Jordyn Sheerin (born 18 August 1989) is a Scottish professional footballer and current assistant manager of Lowland League team Gala Fairydean Rovers.

Career

East Fife and loans
Sheerin started his career with East Fife, where he stayed until 2010. Unable to fully break into the first team, he was loaned out to Arniston Rangers and Camelon Juniors where he went on to win the East of Scotland Cup. After leaving East Fife, Sheerin signed for Arbroath on a free transfer.

Arbroath, East Stirlingshire and Junior
Sheerin moved to Arbroath looking to score his first goal for a Scottish professional team. He stayed at Arbroath for one season and was part of the side which won the Scottish Third Division. He subsequently moved to Third Division club East Stirlingshire, where he scored his first professional goal, which would be his only goal for the Shire. He then signed on a permanent basis for Camelon Juniors, however, after one season he left the club, signing for amateur side Heriot Vale.

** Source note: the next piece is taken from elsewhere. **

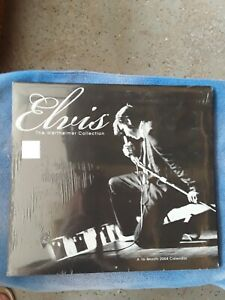 Elvis sun glasses, wood guitar case and pen, playing cards, tin, book and more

After one season with Heriot Vale, Sheerin moved to SJFA East Superleague club Musselburgh in July 2014, where he scored four goals in the sides opening two matches. He continued his impressive form throughout the season, scoring 42 goals in all competitions.

Senior football return
Sheernin's form with Musselburgh caught the attention of Scottish Championship side Livingston, who signed him on a two-year deal, making him one of the first summer signings. He went on to score three league goals in the 2015–16 season, but often found himself on the right-wing. On 2 June 2016, Sheerin signed for Scottish League Two side Berwick Rangers on a one-year deal, however, he left the club in February 2017, having scored seven goals in 26 appearances.

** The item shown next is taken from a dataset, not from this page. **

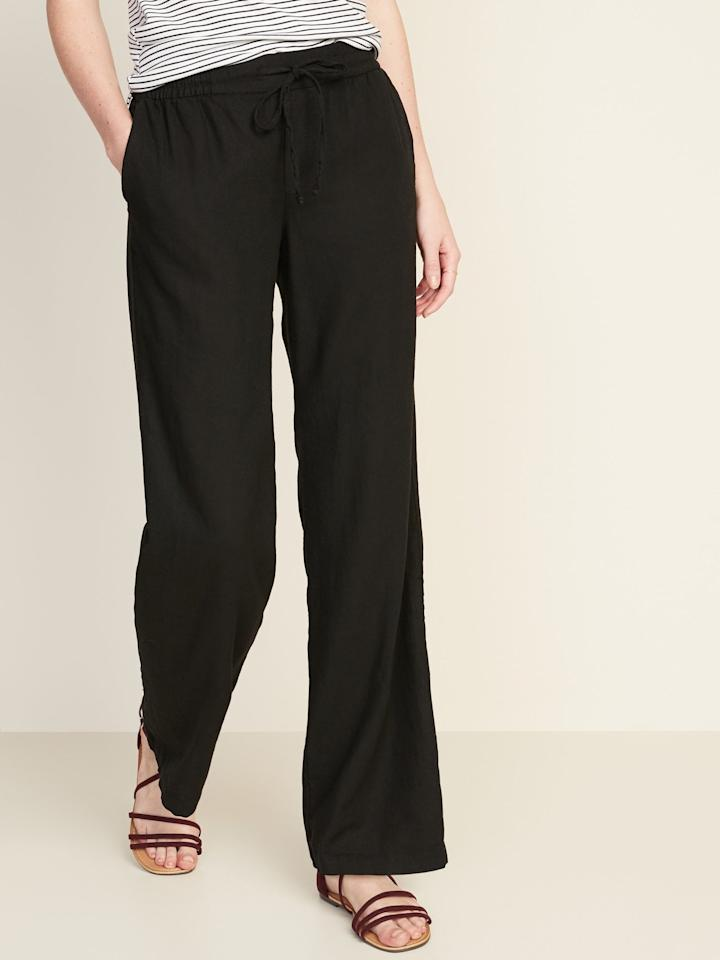 """<p>You can't go wrong with these <a href=""""https://www.popsugar.com/buy/Old-Navy-Mid-Rise-Wide-Leg-Linen-Blend-Pull--Pants-551921?p_name=Old%20Navy%20Mid-Rise%20Wide-Leg%20Linen-Blend%20Pull-On%20Pants&retailer=oldnavy.gap.com&pid=551921&price=35&evar1=fab%3Aus&evar9=47254489&evar98=https%3A%2F%2Fwww.popsugar.com%2Ffashion%2Fphoto-gallery%2F47254489%2Fimage%2F47256320%2FOld-Navy-Mid-Rise-Wide-Leg-Linen-Blend-Pull-On-Pants-in-Black-Jack&list1=old%20navy%2Cpants%2Ctravel%20style%2Cspring%20fashion%2Cfashion%20shopping&prop13=mobile&pdata=1"""" rel=""""nofollow"""" data-shoppable-link=""""1"""" target=""""_blank"""" class=""""ga-track"""" data-ga-category=""""Related"""" data-ga-label=""""https://oldnavy.gap.com/browse/product.do?pid=551156052&amp;cid=1061987&amp;pcid=5475&amp;vid=1&amp;grid=pds_135_314_1#pdp-page-content"""" data-ga-action=""""In-Line Links"""">Old Navy Mid-Rise Wide-Leg Linen-Blend Pull-On Pants</a> ($35, originally $40) in black.</p>"""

Junior return and Cowdenbeath
After leaving Berwick, Sheerin subsequently signed for SJFA East Superleague club Kelty Hearts on 8 February 2017. Sheerin was loaned out to Cowdenbeath the following season and signed on a permanent basis after a successful loan spell.

Craigroyston
In August 2019, Sheerin and Cowdenbeath agreed to cancel his contract so he could take up the manager reigns at Craigroyston. He left the club on 6 February 2020.

Gala Fairydean Rovers 
On 9 October 2020, Sheerin was appointed as assistant manager by Gala Fairydean Rovers for the 2020-21 Lowland League season.

References

External links

1989 births
Living people
East Fife F.C. players
Arniston Rangers F.C. players
Camelon Juniors F.C. players
Arbroath F.C. players
East Stirlingshire F.C. players
Musselburgh Athletic F.C. players
Livingston F.C. players
Berwick Rangers F.C. players
Kelty Hearts F.C. players
Cowdenbeath F.C. players
Footballers from Edinburgh
Scottish footballers
Association football forwards
Scottish Junior Football Association players
Scottish Football League players
Scottish Professional Football League players
Scottish football managers
Craigroyston F.C.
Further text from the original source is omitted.